__Exercise input__.
───

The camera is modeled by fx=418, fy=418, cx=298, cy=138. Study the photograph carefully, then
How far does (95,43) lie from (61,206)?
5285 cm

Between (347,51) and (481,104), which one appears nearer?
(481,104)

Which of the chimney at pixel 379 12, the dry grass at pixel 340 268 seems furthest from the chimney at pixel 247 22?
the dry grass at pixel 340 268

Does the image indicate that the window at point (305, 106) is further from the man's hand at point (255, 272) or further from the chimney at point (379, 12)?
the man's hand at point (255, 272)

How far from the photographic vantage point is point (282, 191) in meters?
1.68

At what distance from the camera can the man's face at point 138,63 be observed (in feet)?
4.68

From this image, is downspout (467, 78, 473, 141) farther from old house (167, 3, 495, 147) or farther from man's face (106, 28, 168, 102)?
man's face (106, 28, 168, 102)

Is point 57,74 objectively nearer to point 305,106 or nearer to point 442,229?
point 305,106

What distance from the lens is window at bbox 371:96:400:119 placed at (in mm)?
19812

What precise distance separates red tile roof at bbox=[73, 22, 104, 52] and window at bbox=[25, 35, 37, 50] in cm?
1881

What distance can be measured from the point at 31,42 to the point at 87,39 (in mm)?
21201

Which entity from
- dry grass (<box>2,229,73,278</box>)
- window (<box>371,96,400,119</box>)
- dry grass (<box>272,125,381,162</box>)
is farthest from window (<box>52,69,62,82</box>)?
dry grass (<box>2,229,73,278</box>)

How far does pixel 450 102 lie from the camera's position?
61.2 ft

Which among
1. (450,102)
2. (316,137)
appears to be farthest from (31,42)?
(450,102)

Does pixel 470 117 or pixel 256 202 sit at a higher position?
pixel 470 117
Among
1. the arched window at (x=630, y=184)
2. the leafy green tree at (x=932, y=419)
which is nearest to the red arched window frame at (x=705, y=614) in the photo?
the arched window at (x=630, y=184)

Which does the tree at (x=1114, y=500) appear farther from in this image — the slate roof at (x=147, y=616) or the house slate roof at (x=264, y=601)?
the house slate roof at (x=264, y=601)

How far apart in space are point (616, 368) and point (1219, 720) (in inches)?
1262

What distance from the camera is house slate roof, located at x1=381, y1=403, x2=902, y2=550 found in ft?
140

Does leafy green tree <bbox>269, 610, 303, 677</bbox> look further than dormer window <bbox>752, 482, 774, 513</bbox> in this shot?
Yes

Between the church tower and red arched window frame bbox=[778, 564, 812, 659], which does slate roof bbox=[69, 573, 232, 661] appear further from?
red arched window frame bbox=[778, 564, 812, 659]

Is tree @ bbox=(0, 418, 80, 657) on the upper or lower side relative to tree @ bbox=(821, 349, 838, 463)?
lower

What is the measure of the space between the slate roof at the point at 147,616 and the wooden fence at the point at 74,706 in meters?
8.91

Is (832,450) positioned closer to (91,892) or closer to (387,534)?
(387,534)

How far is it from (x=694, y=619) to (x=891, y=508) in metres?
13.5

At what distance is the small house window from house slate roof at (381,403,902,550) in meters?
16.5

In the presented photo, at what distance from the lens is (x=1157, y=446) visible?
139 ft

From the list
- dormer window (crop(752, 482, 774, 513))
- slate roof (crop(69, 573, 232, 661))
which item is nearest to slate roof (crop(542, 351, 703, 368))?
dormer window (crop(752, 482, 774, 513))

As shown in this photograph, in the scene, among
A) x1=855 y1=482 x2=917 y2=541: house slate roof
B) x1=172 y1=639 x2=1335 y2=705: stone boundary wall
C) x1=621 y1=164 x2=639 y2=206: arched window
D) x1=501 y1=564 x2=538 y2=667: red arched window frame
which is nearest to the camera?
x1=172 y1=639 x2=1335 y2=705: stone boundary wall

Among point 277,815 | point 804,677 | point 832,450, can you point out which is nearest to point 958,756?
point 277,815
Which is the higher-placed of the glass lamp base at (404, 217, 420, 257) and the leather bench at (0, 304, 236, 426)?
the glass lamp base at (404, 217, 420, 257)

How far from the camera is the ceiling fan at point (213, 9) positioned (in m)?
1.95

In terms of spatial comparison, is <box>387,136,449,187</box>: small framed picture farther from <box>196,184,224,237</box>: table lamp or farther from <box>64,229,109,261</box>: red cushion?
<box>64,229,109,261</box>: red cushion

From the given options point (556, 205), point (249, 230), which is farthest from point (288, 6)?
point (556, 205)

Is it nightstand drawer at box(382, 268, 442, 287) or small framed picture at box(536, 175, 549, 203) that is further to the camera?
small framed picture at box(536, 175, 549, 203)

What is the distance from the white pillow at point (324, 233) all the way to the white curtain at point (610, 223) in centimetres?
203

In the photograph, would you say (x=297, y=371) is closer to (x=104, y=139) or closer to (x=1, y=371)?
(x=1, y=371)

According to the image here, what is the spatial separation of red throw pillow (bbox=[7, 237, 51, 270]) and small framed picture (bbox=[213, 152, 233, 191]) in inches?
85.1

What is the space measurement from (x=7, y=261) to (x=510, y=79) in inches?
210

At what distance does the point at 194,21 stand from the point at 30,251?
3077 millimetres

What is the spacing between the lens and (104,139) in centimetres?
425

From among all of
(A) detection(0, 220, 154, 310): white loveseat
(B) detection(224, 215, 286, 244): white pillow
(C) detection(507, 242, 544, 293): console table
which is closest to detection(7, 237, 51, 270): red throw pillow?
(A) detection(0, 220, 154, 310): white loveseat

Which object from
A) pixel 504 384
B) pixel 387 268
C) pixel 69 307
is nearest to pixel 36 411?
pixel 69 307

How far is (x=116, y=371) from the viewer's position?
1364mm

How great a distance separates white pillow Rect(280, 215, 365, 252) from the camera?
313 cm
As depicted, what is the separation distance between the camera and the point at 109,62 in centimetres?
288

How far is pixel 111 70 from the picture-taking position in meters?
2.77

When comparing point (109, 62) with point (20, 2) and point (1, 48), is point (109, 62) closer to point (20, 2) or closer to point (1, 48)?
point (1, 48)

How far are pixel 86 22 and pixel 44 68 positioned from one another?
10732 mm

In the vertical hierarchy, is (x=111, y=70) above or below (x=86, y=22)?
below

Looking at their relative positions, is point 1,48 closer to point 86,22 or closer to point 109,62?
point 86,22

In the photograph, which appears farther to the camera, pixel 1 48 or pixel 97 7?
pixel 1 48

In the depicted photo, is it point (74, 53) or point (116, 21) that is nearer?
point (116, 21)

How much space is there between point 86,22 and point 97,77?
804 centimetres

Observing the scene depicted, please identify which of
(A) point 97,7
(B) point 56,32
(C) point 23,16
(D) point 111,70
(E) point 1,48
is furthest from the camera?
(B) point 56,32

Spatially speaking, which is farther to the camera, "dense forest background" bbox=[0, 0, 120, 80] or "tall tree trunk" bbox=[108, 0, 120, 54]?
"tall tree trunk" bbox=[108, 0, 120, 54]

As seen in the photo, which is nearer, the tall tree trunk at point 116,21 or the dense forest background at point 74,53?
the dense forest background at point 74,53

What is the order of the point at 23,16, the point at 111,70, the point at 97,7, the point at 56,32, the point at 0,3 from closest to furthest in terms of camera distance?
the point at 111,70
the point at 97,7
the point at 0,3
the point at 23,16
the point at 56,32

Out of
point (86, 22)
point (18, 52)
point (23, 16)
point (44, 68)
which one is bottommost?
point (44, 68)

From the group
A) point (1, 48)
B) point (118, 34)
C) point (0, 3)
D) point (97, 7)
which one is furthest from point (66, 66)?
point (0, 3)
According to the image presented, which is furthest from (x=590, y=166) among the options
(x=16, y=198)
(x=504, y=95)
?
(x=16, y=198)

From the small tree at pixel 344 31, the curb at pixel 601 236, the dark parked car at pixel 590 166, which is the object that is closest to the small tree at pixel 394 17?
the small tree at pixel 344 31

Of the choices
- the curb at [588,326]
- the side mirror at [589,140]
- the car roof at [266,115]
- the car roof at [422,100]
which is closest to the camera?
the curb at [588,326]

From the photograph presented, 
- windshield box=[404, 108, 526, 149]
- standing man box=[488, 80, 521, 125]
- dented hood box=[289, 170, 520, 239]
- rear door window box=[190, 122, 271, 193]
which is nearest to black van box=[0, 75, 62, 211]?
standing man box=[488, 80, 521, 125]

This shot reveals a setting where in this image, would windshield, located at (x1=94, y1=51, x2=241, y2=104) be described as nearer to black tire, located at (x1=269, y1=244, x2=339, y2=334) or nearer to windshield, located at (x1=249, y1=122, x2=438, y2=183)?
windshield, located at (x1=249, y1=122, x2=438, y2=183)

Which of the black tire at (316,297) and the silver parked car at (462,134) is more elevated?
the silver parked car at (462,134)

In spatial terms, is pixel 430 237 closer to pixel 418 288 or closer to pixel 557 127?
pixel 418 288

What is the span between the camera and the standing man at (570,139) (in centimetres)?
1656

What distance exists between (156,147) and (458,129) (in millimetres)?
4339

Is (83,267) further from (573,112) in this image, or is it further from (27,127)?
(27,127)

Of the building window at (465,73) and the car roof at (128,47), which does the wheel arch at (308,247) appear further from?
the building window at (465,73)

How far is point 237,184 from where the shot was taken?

───

__What you should do__.
In the entries above, take the line containing "This shot reveals" and each later line through the last, and repeat them exactly. Output nothing else.

__Result__.
This shot reveals a setting where in this image, would windshield, located at (x1=94, y1=51, x2=241, y2=104) be described as nearer to black tire, located at (x1=269, y1=244, x2=339, y2=334) or nearer to windshield, located at (x1=249, y1=122, x2=438, y2=183)?
windshield, located at (x1=249, y1=122, x2=438, y2=183)

Which of the black tire at (316,297) and the silver parked car at (462,134) is more elevated?
the silver parked car at (462,134)

In spatial terms, is pixel 430 237 closer to pixel 418 288 or closer to pixel 557 127?
pixel 418 288

What is the span between the camera and the standing man at (570,139) (in centimetres)?
1656

What distance exists between (156,147) and (458,129) (in millimetres)?
4339

Is (83,267) further from (573,112) in this image, or is it further from (27,127)?
(27,127)

Of the building window at (465,73) and the car roof at (128,47), which does the wheel arch at (308,247) appear further from?
the building window at (465,73)

How far is point 237,184 from where the shot was taken?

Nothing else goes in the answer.